Although our primary aim was to assess the impact of diversity training on attitudes and behaviors toward women, we also collected some data on participants’ postintervention attitudes and behaviors toward racial minorities. We collected attitudinal data for all employees, but our organizational partner only tracks the race of US employees, so we could only measure behavioral outcomes pertaining to the inclusion of racial minorities in the United States. We found a significant main effect of diversity training on employees’ willingness to acknowledge the extent to which their own personal racial biases matched the racial biases of the general population (b = 0.193, P < 0.001), which was our sole attitudinal measure addressing racial bias. We also found a marginal positive overall effect of treatment on the number of racial minorities selected for informal mentoring (b = 0.0470, P = 0.052) and a significant positive effect of treatment on the number of racial minorities recognized for excellence (b = 0.0170, P = 0.039) in the United States. Paralleling our gender findings, in exploratory analyses, we found that the treatment effect on racial minorities recognized for excellence was driven by racial minority employees (treatment effect for whites: b = −0.00204, P = 0.738; treatment effect for racial minorities: b = 0.0449, P = 0.006), and this difference was significant (P = 0.004).
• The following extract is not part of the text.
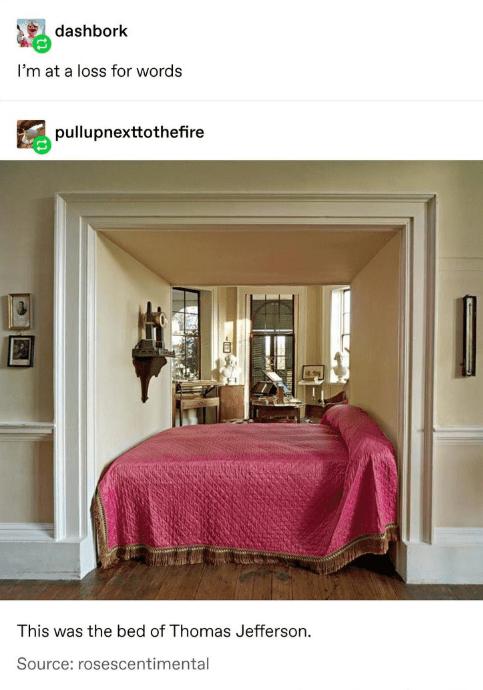 Bedroom - dashbork I'm at a loss for words pullupnexttothefire This was the bed of Thomas Jefferson. Source: rosescentimental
We also assessed the gender-bias training on its own to examine whether this gender-focused training (which did not reference racial bias or stereotyping) could spill over to benefit other under-represented groups. There were significant positive effects of the gender-bias training on the number of racial minorities selected for informal mentoring (b = 0.0539, P = 0.044), the number of racial minorities recognized for excellence (b = 0.0260, P = 0.016), and employees’ willingness to acknowledge that their own racial biases matched the racial biases of the general population (b = 0.169, P = 0.002). These results suggest there can be beneficial spillover effects from bias reduction efforts since a diversity training focused exclusively on gender bias and stereotyping positively affected employees’ attitudes and behaviors toward racial minorities in the workplace (see SI Appendix for results broken out for the general-bias condition). Interestingly, these spillovers appear to be driven by members of historically disadvantaged groups in the United States, consistent with past research and theorizing on stigma-based solidarity (24).

Discussion

Our field experiment testing the efficacy of a diversity training intervention provides important new insights about who will respond to interventions and why, shedding light on how behavior change comes about. Past theory has conceptualized behavior as originating from attitudes, which develop into intentions, and finally shape actions (25). Our findings are consistent with this model of behavior change. Specifically, our diversity training generated more behavior change—and less attitude change—among subgroups whose average untreated attitudes were strongly supportive of women. On the other hand, our diversity training produced less behavior change and more attitude change in groups whose average untreated attitudes were relatively less supportive of women. For both results, we find this pattern in preregistered analyses comparing men and women inside and outside of the United States and in exploratory analyses of 86 country-gender subgroups.

This model of behavior change accords with empirical evidence from interventions conducted in other settings. For example, interventions designed to change students’ academic mindsets to be less fixed have found that the largest changes in mindsets occur among those with fixed mindsets preintervention (26), and interventions to increase water conservation show the largest behavioral effects among participants with the most environmentally friendly attitudes preintervention (27). Our paper suggests the effectiveness of diversity training may depend on the audience and their preexisting attitudes.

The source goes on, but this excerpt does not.